WRITTEN PROBLEM A:
According to the festival excerpt, since what year has the polka band Polka Proste been around?
WRITTEN PROBLEM B:
Quote word for word the passage of the festival excerpt that begins at the words "The cuisine for" and stops after the words "with ice cream.".

+++ TEXT EXCERPT +++

He came to Charles City through a career at Cambrex in 2013. Here he found “the love of my life,” Emily, and decided to stay in Iowa.

“He will add some authenticity to it,” Davidson said.  “It won’t just be our regular brats and sauerkraut. it will be something wonderful, I’m sure, so I’m really thrilled about that.”

The cuisine for the festival will include an appetizer of two kinds of Lefse rolls; dried beef with horseradish and lox with sour cream and chopped chives.

The main course will be Choucroute Garnie, which is a world-famous dish from the border of Germany and France that consists of sauerkraut braised in white wine with potatoes, bratwurst, bacon and smoked pork chops. It is spiced with apples, caraway seeds and juniper berries to enhance the flavors.

For dessert, Holberg will offer ”Ingrid’s inkokta päron,” which is pears in a red vinegar syrup — an old Swedish recipe. The pears will be served with ice cream.

Upbeat polka music will accentuate the meal. Polka Proste is a six- or seven-piece polka band made up of local musicians, and the group has been around since 1981.

“Uff da” is a Norwegian expression, literally translated to mean “ouch” or “ouch, then.” The two words are used to express surprise, astonishment, exhaustion, relief and sometimes dismay. “Uff da” can also be used as an alternative for many common obscenities — or pretty much to fill dead air whenever the speaker wants to use it.

Davidson said that when she moved to Charles City there was a small amount of culture shock, as her background is mostly Celtic.

+++ DATA +++

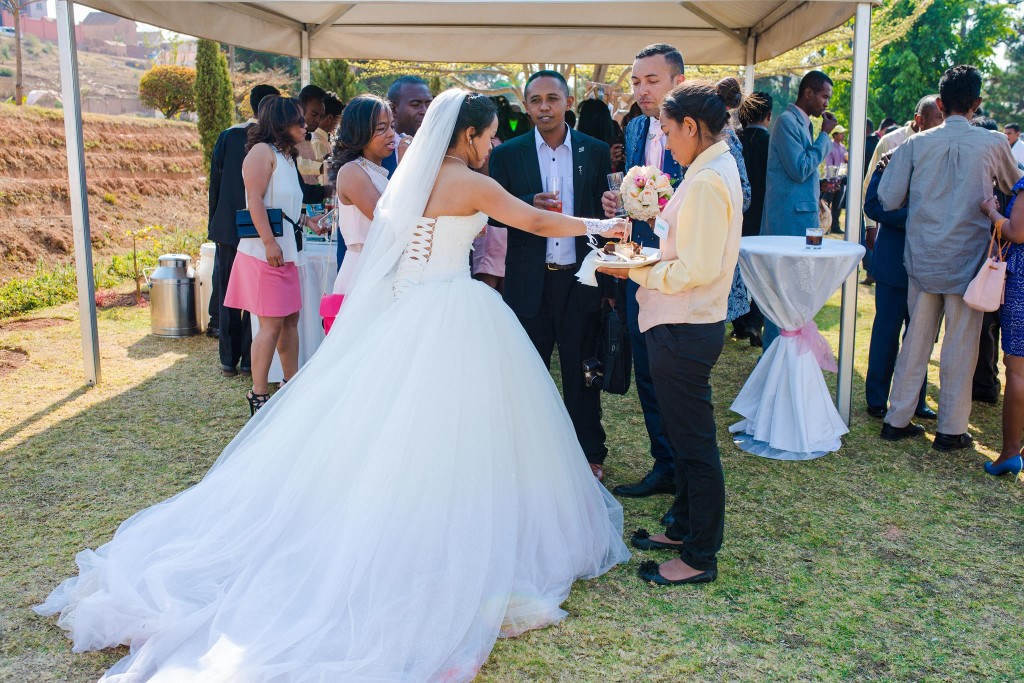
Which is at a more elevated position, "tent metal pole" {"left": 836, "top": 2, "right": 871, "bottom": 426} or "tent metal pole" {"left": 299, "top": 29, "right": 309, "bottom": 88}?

+++

WORKED SOLUTION A:
1981

WORKED SOLUTION B:
The cuisine for the festival will include an appetizer of two kinds of Lefse rolls; dried beef with horseradish and lox with sour cream and chopped chives.

The main course will be Choucroute Garnie, which is a world-famous dish from the border of Germany and France that consists of sauerkraut braised in white wine with potatoes, bratwurst, bacon and smoked pork chops. It is spiced with apples, caraway seeds and juniper berries to enhance the flavors.

For dessert, Holberg will offer ”Ingrid’s inkokta päron,” which is pears in a red vinegar syrup — an old Swedish recipe. The pears will be served with ice cream.